Император очень расстроился и продиктовал указ генералу Ань Лушаню отправиться немедленно на Северную Границу империи  для подавления бунта кочевников-туфаней.
Генерал вынужден был в тот же день уехать, не простившись с Красавицей Ян, отправившейся по приказу императора на моления в монастырь. 
     Сто дней продолжалась война с кочевниками и окончилась сокрушительной победой генерала. Она, эта кровавая победа, не принесла ему радости. Он жаждал другой радости.
     В его руках была многочисленная боеспособная армия, он захватил Лоян, древнюю столицу Китая,  взял продовольствие и повёл армию на Чанъань, нынешнюю столицу. Это был мятеж. В столице не было боеспособных войск, а только разъевшаяся и разленившаяся городская стража, и через четырнадцать дней генерал вошёл в город, не оказавший ему никакого сопротивления.
     Императорский поезд, состоящий из сотен карет, повозок, носилок и паланкинов вывозил из столицы вместе с императором его жён, многочисленных наложниц, ещё большее количество слуг и евнухов, но в спешке потерявший подводы с едой. Взбунтовавшаяся голодная охрана перебила всех представителей ненавистного семейства Ян, приближённых ко двору, в том числе и старшего брата Красавицы Ян с его женой и сыном. Но крови ей было всё ещё мало.
     Император с ужасом наблюдал за неуправляемой толпой голодных солдат из окна постоялого двора, где он остался ночевать, а верный евнух нашёптывал ему в ухо.
     – Ваше императорское величество, пока цел корень зла, невозможно будет утихомирить ярость толпы. Все  в вашей империи уже знают, из-за чего взбунтовался генерал Ань Лушань.  Ваши вельможи умоляют пожертвовать вашей сердечной  привязанностью ради благополучия империи, династии и трона… Умоляем вас не откладывать решение этого вопроса! 
     Император понимал, что его отказ может стоить жизни ему самому – огромная толпа гремела оружием и кричала, требуя  выдать ей виновницу. Он сам вывел Красавицу Ян за ворота  постоялого двора и передал её в руки главного евнуха Гао Лиши, а тот задушил её шелковым шнуром от своего халата.  На этом же шнуре её повесили на воротах постоялого двора на радость и веселье беснующейся толпе солдат, императорских слуг и окрестных крестьян. Евнух Гао Лиши скорбел вместе с императором, бил себя в грудь и жаловался богам на свою рабскую долю.

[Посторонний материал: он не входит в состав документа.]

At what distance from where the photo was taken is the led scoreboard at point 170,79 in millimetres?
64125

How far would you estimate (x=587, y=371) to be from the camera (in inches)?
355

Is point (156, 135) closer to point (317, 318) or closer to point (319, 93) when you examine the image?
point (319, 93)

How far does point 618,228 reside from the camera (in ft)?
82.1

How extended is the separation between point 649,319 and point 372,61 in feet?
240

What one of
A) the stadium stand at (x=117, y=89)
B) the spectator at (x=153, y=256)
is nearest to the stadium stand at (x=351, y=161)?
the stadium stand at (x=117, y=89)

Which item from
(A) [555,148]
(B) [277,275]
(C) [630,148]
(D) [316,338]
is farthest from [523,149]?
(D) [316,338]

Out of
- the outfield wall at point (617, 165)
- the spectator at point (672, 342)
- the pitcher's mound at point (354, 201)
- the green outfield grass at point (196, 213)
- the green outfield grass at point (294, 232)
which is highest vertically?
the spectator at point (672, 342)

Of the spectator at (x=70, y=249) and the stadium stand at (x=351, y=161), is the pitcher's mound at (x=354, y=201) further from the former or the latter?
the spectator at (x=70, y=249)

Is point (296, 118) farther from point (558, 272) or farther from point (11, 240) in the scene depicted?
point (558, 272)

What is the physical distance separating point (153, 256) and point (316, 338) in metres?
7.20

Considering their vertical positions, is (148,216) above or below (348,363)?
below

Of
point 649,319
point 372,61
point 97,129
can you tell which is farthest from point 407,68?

     Через несколько дней весть о смерти возлюбленной подруги дошла до Ань Лушаня. Свирепый гнев одолел его рыдающее сердце. Он приказал своим войскам преследовать императорский обоз и перебить всех. А евнуха  Гао Лиши в колодках привести к нему, он сам придумает для него достойную казнь. Но его солдаты, большей частью степные кочевники и простые крестьяне,  попав в огромный богатый город, полный еды, вина и женщин, перестали думать о войне, многие, прихватив то, что могли унести, отправились по домам, остальные пьянствовали и не хотели покидать  публичные дома. Никто уже не слушался приказов, даже несмотря на публичные групповые казни. Армия разложилась и  перестала существовать.

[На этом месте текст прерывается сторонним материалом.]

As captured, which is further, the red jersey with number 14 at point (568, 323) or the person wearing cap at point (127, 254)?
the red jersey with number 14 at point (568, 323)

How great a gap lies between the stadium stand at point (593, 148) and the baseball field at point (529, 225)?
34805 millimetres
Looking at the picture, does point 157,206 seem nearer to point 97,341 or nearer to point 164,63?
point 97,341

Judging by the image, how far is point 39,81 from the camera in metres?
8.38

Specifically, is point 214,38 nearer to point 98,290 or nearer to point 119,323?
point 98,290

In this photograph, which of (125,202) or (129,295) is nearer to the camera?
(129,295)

     Ань Лушань порешил себя, рухнув на остриё одного из своих боевых мечей. Остриё пробило ему сердце.
               
               
     * * *
     – Мне показалось, Санечка, что за мной следят. Да ну, глупости.
     Надя приехала на такси, отпустила машину на углу и пришла, не спеша одолев полторы сотни метров пешком. Саня выскочил из подъезда, огляделся, вышел на улицу – ничего подозрительного не увидел.
     – Я сидела впереди, от скуки смотрела в боковое зеркало, пока ехала. Даже пришлось голову наклонить. Мне казалось, что я вижу всё тот же странный силуэт с большими ушами за рулём старенького «москвича», он то исчезал за машинами, то появлялся. Обернулась и точно… сзади «москвичок», а за рулём ушастый силуэт. Смешно стало, чего привязался? Потом исчез. А как повернули на Солянку, опять появился.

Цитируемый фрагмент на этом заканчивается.